— Documento —
Vejo selarem um pacto silencioso, quando a aproximação mais intima é a morte.

Pois quando o herói é falho, resta à morte lhe provar humano. E a morte faz a lenda.

E o tiro pelas costas é muito menos um ato de covardia do que um pacto há muito tempo firmado.

E quando uma bela dança como essa se encaminha ao desfecho final, o estopim da arma busca o aplauso da platéia, que nunca vem.

E é o olhar carente, indefeso e ingênuo que saí ferido e que é tomado por covarde.

E o olhar que faz a lenda é pra sempre esquecido.

09 janeiro, 2011

Bagdad Café


Ao meio de lugar algum, pelo deserto do Mojave, um pequeno café. Por ali, personagens tão distintos e improváveis, que surreais. Surreais como um Magritte.

E é a miséria da rotina que massacra o cotidiano de cada pobre alma que paira inerte sobre a imensidão arrastada de um deserto sem tempo.

Enquanto isso, ferve o sol que traz à mente a loucura. E a pele da negra louca é só suor e a mente é só desespero. E o resto é desamparo.

— Dados armazenados —
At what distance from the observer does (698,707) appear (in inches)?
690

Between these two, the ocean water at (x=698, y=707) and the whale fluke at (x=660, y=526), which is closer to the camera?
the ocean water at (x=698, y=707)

— Requisitos das tarefas —
(1) De acordo com o documento, em qual deserto fica o pequeno café?
(2) Diga se cada afirmação concorda com o documento, respondendo sim ou não e citando as palavras que decidem a questão.
(a) O tiro pelas costas é apresentado mais como covardia do que como um pacto.
(b) Os personagens do café são comparados a um Magritte.
(c) O aplauso da platéia chega no desfecho final.
(3) Repita, sem alterar nada, todo o trecho do documento que vai de "E o olhar que" até "como um Magritte.".
O material não é necessário para resolver as tarefas.

— Respostas —
(1) No deserto do Mojave.

(2)
(a) Não: "E o tiro pelas costas é muito menos um ato de covardia do que um pacto há muito tempo firmado."
(b) Sim: "Surreais como um Magritte."
(c) Não: "o estopim da arma busca o aplauso da platéia, que nunca vem."

(3)
E o olhar que faz a lenda é pra sempre esquecido.

09 janeiro, 2011

Bagdad Café


Ao meio de lugar algum, pelo deserto do Mojave, um pequeno café. Por ali, personagens tão distintos e improváveis, que surreais. Surreais como um Magritte.